Hayvanların sahipli ya da sahipsiz olmasının böyle bir ayrıma tabi olması, kanımca Türk hukuk sisteminin büyük eksikliğidir. Konunun "hayvan" olması nedeniyle bugüne kadar yapılan akademik çalışmalarda konu o yönüyle ele alınmamış, bu zaaf maalesef hep geri planda kalmıştır. Oysa kaynak yasaların tamamında, hayvanlara "mal" olarak bakılması ile hayvana karşı işlenen haksız fillerin kabahat olarak algılanması çoktan terkedilmiştir.

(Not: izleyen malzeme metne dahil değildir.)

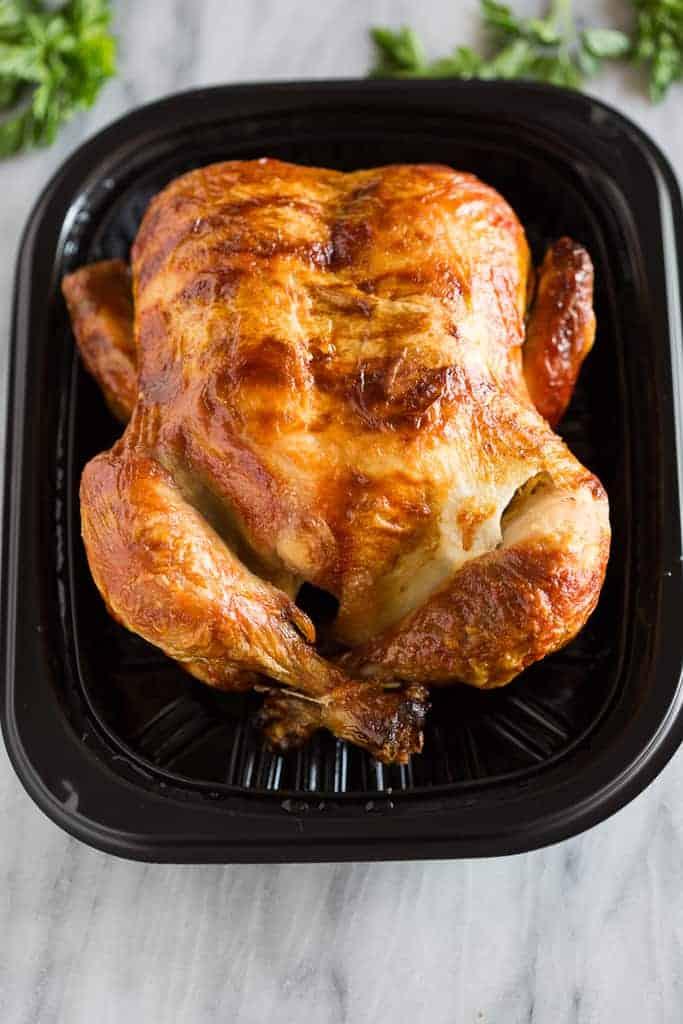 Rotisserie Chicken Recipes Taste Better From Scratch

Üstelik bu ülkelerde hayvanlara eziyet eden kişilere mahkemelerce tecil edilmeyip paraya çevrilmeyen fiili hapis cezaları verilmektedir.
Çözüm: Hayvanları Koruma Kanunu'nda değişiklik
Hannibali deviren Romalı General Cornellius, her cümlesinin sonunda "Kartaca yıkılacak!" dermiş. Biz de her defasında, Romalı general gibi "Hayvanları Koruma Kanunu değişecek!" diyoruz. Çünkü hayvanlara yönelik tüm olumsuz uygulamalarda idari para cezası kesiliyor. Zaten çoğunlukla olduğu gibi fail bulunamadığında, bu kabahat yapanın yanına kar kalıyor. Hatta hayvan ölürken bile devlet para kazanıyor. Böyle bir tezat olabilir mi? Canın değerini hangi parayla ölçebilirsiniz?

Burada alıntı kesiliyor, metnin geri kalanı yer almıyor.